#### [Task prompt]
Decide whether each statement agrees with the passage on reactions to ChatGPT. Answer yes or no, and quote the words from the passage that decide it. 1. During the denial stage, the speaker expects the excitement to fade within a week. 2. During the bargaining stage, the speaker offers to quit Twitter. 3. The speaker says ChatGPT can respond to any language at all.

Source passage Block Start

A man can’t believe what he is seeing on his computer — he is shocked!
This can’t be happening! My TikTok “For You” page is ChatGPT all the time! (Created on DALL-E by author)

Stage 1: Disbelief and Shock

Holy crap, social media is blowing up with ChatGPT posts. Let’s see … AI-powered chatbot that can write — like everything — blogs, news articles, summaries of reports, homework, short stories, emails, TV show scripts — all of it. It can be a personal tutor — teaching math, science, history; practically anything. It can write computer code in seconds! It can respond to any Latin alphabet language. You just chat with it and it listens to your feedback and improves its response — how is that possible? It’s a better search tool than google. It can be funny, heartfelt, sad, persuasive, empathetic. My TikTok “For You” page is in tatters — it’s impossible to keep up with all that ChatGPT can do. This can’t be happening!

Stage 2: Denial

Wait, hold on, hold on, hold on. What really is all the fuss about? LOL — can’t believe this ridiculous hype is happening yet again. Let me guess, another Sentient A.I. … or perhaps yet another racist chatbot like the one from Microsoft or Meta? This is going to blow over in a week.

Stage 3: Anger

How can they do this? This is incredibly irresponsible. And who the hell are “they” — I have no clue. They are forcing me to learn about A.I. by letting anyone use ChatGPT. So, all these people who have SO MUCH EXTRA TIME on their hands can figure this out while I have … um … real stuff to do! They should be sued. They should be prosecuted. It is monstrous!

Stage 4: Bargaining

God, just let ChatGPT be a hoax. Please, let this just be a little joke by Elon. I promise to stay on Twitter and even pay for the little blue checkbox if he just comes clean and it all goes away.

Stage 5: Depression

OMG, this will cost millions of jobs — it will cost me my job! This is the beginning of the end of everything we know and understand life to be. The A.I. revolution has started and meatbag humans are on the way out. Is this Kurzweil’s Singularity come sooner than expected? The best we can hope for is to be the pets of artificial intelligence. I hope they are nice to us.

“Don’t worry about anything my little pet. I will take care of everything.” (Image created by author on DALL-E)

Stage 6: The Upward Turn

We are all in the same boat, I guess. Perhaps, just perhaps, we can use A.I. to do what we already do — but better and faster?

Source passage Block End
Extracted entries Block Start

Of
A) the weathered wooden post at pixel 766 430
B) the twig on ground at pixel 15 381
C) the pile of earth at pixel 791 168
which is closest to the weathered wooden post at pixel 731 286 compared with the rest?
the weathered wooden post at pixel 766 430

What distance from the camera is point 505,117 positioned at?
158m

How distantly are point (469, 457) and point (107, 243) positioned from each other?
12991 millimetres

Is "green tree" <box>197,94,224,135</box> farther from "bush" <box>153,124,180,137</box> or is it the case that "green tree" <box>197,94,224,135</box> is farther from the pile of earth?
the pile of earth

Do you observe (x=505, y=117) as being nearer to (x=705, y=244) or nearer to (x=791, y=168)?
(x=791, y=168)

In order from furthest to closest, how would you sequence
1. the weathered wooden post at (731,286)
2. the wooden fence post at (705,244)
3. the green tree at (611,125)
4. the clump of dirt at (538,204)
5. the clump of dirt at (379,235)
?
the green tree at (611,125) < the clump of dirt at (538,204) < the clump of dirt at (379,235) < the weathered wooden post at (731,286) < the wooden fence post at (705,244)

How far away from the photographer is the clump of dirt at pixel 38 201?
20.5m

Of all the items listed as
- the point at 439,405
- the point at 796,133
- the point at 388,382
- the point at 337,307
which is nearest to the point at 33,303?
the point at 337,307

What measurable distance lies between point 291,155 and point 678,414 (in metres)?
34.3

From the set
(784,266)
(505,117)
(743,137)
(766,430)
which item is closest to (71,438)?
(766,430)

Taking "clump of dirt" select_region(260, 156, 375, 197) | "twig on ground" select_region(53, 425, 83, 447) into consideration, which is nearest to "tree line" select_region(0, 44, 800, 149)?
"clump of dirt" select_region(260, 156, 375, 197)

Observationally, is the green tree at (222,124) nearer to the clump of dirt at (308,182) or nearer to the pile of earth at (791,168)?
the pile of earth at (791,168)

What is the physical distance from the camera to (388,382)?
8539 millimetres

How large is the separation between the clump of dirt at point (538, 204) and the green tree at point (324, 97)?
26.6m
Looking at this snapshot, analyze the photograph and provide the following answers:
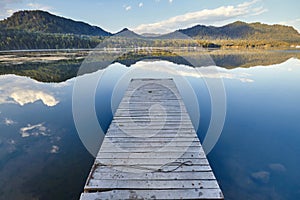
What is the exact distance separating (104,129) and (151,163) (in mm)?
2915

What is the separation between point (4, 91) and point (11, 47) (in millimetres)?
43441

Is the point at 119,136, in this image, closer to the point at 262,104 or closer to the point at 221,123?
the point at 221,123

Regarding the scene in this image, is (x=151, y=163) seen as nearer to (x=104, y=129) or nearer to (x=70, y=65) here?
(x=104, y=129)

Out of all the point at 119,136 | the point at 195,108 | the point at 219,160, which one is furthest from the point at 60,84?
the point at 219,160

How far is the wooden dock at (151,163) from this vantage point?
2.07 metres

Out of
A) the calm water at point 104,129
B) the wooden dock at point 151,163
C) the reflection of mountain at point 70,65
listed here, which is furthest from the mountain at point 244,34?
the wooden dock at point 151,163

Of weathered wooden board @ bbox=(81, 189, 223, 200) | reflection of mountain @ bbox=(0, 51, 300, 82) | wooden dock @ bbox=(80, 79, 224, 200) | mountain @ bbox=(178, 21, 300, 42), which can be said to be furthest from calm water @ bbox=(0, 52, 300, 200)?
mountain @ bbox=(178, 21, 300, 42)

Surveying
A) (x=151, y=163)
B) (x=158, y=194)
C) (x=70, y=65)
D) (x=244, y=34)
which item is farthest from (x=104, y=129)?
(x=244, y=34)

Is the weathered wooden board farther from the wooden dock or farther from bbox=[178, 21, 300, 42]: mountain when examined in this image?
bbox=[178, 21, 300, 42]: mountain

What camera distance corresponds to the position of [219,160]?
149 inches

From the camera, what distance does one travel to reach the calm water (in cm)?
305

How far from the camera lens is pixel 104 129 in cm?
515

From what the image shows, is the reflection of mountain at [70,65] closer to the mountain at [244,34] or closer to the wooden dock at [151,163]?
the wooden dock at [151,163]

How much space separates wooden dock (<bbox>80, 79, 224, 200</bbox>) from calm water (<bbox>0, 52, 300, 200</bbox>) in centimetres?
88
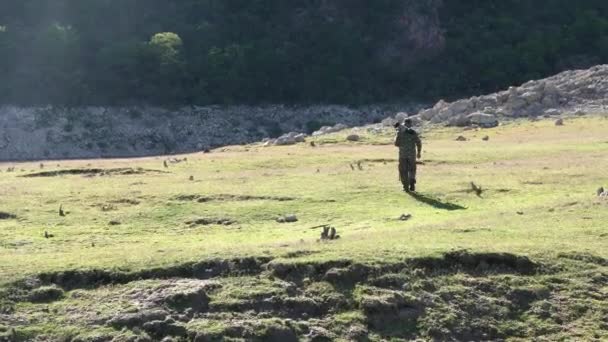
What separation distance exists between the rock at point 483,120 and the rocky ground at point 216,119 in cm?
9

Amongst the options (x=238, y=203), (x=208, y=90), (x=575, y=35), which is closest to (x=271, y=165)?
(x=238, y=203)

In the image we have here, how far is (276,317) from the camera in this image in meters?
11.0

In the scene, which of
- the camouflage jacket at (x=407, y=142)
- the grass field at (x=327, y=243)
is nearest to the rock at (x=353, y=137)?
the grass field at (x=327, y=243)

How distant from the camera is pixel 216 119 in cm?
5469

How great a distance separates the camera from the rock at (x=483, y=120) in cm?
3750

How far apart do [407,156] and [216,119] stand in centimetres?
3590

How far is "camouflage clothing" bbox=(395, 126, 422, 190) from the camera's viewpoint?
19.5 metres

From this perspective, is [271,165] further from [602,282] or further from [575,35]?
[575,35]

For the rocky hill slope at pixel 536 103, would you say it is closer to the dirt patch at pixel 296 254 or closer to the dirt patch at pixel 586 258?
the dirt patch at pixel 586 258

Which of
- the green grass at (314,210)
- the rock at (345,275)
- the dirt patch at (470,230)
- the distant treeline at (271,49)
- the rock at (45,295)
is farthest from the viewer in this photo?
the distant treeline at (271,49)

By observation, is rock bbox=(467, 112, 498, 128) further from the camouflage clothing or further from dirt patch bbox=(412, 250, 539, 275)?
dirt patch bbox=(412, 250, 539, 275)

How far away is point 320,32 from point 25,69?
1947cm

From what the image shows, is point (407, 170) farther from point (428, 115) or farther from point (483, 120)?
point (428, 115)

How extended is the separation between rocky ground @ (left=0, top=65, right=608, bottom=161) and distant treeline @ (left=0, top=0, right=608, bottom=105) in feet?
5.09
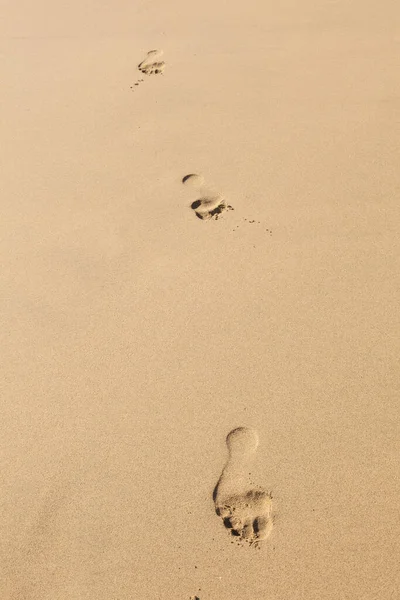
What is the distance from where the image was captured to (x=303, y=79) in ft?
10.5

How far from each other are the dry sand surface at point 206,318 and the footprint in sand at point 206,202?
0.01 m

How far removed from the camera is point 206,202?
2.62 meters

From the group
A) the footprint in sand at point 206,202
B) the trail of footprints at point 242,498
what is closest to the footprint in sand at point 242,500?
the trail of footprints at point 242,498

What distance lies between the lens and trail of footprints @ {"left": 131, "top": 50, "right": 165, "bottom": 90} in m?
3.44

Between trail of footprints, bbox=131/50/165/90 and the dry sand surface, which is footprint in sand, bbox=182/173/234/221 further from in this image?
trail of footprints, bbox=131/50/165/90

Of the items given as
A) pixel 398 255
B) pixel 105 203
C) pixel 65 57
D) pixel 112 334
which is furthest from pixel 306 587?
pixel 65 57

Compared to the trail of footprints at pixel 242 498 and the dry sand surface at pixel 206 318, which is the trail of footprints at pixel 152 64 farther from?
the trail of footprints at pixel 242 498

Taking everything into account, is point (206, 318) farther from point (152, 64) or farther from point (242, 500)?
point (152, 64)

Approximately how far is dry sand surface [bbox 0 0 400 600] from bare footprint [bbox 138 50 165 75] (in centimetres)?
1

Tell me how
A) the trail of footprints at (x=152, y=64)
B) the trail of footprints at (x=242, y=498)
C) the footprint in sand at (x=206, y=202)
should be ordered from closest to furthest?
the trail of footprints at (x=242, y=498) < the footprint in sand at (x=206, y=202) < the trail of footprints at (x=152, y=64)

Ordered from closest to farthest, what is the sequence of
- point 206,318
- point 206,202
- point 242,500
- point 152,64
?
1. point 242,500
2. point 206,318
3. point 206,202
4. point 152,64

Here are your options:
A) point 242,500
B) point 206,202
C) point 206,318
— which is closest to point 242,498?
point 242,500

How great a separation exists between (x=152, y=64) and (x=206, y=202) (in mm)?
1454

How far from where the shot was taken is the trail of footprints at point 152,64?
3436 millimetres
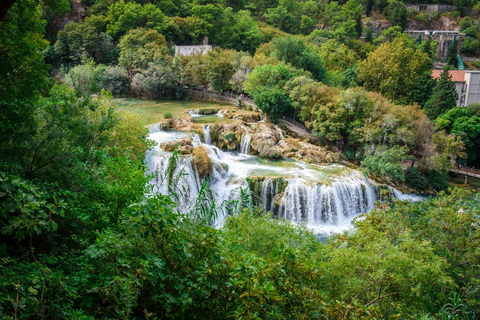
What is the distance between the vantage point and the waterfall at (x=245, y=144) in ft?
77.0

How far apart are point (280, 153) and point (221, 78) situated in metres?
15.8

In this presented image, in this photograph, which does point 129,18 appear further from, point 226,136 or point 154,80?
point 226,136

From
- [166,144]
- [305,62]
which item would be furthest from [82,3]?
[166,144]

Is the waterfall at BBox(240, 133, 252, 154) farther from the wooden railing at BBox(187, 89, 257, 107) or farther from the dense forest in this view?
the wooden railing at BBox(187, 89, 257, 107)

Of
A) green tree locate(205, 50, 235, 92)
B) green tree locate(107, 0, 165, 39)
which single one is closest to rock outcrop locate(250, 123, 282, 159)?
green tree locate(205, 50, 235, 92)

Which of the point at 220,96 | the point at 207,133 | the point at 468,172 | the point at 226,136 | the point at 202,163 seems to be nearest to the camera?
the point at 202,163

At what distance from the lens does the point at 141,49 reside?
35938 mm

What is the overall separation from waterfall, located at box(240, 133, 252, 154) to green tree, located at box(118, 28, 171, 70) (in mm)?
17263

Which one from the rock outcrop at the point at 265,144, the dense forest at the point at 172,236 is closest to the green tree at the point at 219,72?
the rock outcrop at the point at 265,144

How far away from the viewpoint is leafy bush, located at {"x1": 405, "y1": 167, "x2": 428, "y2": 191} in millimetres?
22406

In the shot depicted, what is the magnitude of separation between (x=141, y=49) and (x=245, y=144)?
19.7 m

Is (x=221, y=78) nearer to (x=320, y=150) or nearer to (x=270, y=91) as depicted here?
(x=270, y=91)

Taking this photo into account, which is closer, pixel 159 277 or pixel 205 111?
pixel 159 277

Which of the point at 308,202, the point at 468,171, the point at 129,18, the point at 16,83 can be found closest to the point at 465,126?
the point at 468,171
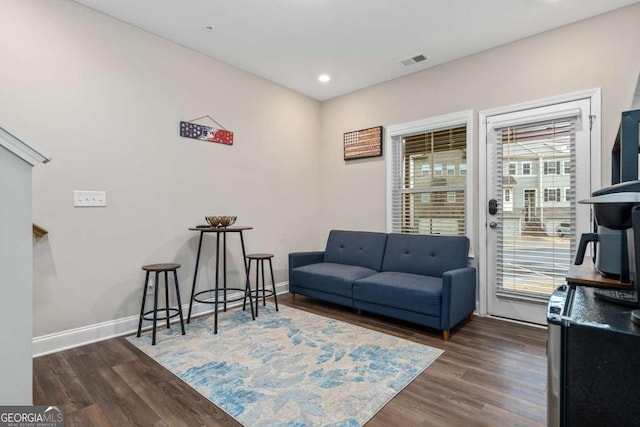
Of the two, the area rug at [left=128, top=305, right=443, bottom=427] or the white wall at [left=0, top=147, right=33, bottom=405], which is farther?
the area rug at [left=128, top=305, right=443, bottom=427]

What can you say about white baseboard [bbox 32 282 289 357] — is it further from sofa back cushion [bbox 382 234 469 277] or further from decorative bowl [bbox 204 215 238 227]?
sofa back cushion [bbox 382 234 469 277]

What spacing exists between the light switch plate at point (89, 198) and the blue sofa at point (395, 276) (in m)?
2.08

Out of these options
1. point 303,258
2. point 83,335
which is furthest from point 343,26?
point 83,335

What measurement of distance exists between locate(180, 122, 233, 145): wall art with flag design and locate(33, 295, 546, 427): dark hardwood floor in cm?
210

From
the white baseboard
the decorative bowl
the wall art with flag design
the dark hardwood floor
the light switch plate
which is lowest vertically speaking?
the dark hardwood floor

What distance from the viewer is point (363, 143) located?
4.37m

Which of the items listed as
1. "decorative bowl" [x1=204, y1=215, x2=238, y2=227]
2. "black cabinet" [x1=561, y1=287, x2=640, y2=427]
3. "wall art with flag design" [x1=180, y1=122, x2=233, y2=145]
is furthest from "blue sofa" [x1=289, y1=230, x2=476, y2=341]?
"black cabinet" [x1=561, y1=287, x2=640, y2=427]

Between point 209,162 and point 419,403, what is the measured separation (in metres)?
3.02

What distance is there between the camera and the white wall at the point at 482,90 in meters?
2.69

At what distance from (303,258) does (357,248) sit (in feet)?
2.32

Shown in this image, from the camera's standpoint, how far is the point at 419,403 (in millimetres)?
1855

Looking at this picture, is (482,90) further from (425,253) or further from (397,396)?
(397,396)

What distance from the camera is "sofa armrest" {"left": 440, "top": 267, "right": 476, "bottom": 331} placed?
272 centimetres

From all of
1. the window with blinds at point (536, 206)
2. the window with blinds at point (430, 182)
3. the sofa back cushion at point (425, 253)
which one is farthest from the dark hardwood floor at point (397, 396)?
the window with blinds at point (430, 182)
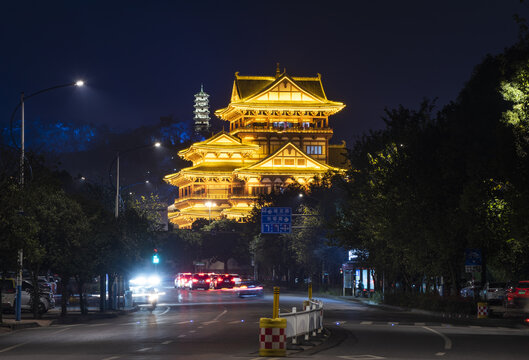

Extracted entries Block End

#### [Result for this exercise]
1. Yes: "This is going to blow over in a week."
2. No: "I promise to stay on Twitter and even pay for the little blue checkbox"
3. No: "It can respond to any Latin alphabet language."